El Gobierno ha decidido paralizar la tramitación de la proposición de ley presentada por Junts que buscaba reformar el trabajo autónomo, afectando a aspectos cruciales del Régimen Especial de Trabajadores Autónomos (RETA). Esta decisión se ha formalizado a través de un escrito dirigido al Congreso, en el que se invoca el Artículo 134.6 de la Constitución, al considerar que la propuesta impactaría negativamente en los ingresos y gastos públicos.
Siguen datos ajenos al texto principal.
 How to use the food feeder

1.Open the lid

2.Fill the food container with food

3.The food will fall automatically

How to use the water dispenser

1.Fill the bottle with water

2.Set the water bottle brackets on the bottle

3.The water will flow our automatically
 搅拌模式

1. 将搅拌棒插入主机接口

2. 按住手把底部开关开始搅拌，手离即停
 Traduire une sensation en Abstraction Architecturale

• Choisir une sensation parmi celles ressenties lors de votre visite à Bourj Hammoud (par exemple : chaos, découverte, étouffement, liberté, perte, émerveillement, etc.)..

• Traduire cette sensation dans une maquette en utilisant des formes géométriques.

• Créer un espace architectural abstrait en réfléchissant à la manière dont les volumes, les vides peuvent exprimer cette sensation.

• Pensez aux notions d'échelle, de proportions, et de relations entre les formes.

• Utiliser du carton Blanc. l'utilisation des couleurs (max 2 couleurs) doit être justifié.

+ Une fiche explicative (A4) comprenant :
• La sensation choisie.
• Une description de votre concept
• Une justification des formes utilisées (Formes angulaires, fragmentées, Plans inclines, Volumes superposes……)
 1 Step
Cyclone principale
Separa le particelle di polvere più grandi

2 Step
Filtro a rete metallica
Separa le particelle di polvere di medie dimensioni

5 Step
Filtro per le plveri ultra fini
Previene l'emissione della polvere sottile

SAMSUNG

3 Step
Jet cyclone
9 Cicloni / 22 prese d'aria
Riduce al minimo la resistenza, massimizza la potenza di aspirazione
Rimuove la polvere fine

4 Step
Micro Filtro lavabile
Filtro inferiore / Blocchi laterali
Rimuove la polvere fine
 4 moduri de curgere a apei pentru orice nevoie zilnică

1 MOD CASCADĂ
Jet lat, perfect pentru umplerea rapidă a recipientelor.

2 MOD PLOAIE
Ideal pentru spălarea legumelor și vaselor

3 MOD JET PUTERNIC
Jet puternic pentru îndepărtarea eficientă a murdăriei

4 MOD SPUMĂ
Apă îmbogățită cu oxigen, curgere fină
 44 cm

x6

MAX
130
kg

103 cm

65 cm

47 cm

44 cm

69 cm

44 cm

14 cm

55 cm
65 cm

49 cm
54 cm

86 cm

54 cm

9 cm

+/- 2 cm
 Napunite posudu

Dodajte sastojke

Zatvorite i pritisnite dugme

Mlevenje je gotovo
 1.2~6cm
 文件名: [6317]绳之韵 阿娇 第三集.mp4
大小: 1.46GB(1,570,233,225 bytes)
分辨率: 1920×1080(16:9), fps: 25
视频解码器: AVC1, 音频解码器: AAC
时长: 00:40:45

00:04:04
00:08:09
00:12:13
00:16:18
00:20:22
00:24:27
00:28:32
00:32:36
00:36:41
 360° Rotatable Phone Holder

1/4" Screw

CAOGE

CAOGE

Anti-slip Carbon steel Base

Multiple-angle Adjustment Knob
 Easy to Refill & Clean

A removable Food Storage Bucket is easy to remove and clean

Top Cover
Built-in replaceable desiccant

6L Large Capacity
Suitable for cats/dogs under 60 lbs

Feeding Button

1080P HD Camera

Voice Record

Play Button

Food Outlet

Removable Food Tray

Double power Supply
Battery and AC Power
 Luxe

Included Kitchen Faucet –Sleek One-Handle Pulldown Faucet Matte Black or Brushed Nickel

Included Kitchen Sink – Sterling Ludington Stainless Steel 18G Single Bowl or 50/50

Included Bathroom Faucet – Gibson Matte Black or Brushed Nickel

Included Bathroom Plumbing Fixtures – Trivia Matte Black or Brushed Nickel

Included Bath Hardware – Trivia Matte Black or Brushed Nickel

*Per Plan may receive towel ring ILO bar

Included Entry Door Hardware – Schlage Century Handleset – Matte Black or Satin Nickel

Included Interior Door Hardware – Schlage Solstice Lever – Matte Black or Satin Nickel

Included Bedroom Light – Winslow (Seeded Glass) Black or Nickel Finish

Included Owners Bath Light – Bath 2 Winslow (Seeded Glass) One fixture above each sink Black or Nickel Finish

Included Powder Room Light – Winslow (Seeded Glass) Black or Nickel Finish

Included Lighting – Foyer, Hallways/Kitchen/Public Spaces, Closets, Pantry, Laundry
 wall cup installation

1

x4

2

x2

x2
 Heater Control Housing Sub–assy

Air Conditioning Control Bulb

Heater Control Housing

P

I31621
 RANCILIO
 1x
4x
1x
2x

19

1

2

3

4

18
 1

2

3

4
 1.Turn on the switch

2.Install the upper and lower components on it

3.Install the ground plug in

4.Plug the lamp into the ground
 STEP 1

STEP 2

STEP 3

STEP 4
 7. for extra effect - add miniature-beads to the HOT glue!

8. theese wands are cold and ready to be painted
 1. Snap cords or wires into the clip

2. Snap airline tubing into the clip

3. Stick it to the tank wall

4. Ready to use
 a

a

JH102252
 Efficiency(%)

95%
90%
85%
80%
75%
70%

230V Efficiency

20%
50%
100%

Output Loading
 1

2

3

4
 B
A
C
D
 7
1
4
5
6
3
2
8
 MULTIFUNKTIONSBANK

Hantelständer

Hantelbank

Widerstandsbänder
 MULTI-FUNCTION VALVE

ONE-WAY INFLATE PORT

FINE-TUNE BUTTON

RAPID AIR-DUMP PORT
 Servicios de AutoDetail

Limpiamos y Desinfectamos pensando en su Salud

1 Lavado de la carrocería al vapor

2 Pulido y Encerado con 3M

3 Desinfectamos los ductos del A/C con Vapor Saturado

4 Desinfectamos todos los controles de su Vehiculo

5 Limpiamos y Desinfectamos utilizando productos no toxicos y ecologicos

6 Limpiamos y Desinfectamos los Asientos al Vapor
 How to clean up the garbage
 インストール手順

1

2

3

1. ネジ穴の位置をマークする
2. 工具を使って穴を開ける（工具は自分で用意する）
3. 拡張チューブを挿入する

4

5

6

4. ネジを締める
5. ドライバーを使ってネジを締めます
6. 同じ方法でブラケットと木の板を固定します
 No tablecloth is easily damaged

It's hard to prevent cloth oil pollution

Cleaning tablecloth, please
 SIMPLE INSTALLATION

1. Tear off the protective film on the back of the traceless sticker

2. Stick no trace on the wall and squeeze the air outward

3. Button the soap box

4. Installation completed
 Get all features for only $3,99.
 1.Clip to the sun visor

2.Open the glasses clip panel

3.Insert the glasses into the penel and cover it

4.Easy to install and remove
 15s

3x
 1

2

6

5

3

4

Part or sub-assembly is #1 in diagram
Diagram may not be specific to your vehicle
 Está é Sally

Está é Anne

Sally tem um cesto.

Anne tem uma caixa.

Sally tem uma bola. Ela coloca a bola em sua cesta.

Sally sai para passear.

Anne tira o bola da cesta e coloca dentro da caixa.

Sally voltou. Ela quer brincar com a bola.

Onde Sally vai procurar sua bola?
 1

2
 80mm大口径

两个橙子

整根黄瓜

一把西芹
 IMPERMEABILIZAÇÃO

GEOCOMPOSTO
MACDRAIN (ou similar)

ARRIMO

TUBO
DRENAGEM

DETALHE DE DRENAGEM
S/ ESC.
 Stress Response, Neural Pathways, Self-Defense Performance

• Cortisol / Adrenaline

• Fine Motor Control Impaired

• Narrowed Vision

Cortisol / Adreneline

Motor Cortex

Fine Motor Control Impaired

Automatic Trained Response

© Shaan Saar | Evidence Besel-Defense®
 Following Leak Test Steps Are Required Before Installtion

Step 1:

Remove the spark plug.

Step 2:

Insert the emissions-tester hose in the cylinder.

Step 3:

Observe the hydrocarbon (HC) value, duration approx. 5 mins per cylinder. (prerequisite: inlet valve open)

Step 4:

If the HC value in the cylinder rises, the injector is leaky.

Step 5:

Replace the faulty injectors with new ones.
La reforma, que no será debatida en el Pleno, incluía medidas como la mejora del acceso al cese de actividad, la exención de IVA para pequeños negocios y la reserva del 10% de los contratos públicos para microempresas. Estas iniciativas habían sido demandadas durante años por la Federación Nacional de Asociaciones de Trabajadores Autónomos (ATA), cuyo presidente, Lorenzo Amor, expresó su descontento en redes sociales, señalando la falta de vergüenza del Gobierno.
Entre las reformas propuestas se contemplaban también la regularización de cuotas y la protección social para autónomos, buscando corregir problemas persistentes tras la implementación del nuevo modelo de cotización. Con esta decisión, el Ejecutivo ha bloqueado una iniciativa que tenía el potencial de mejorar significativamente la situación de los trabajadores autónomos en España.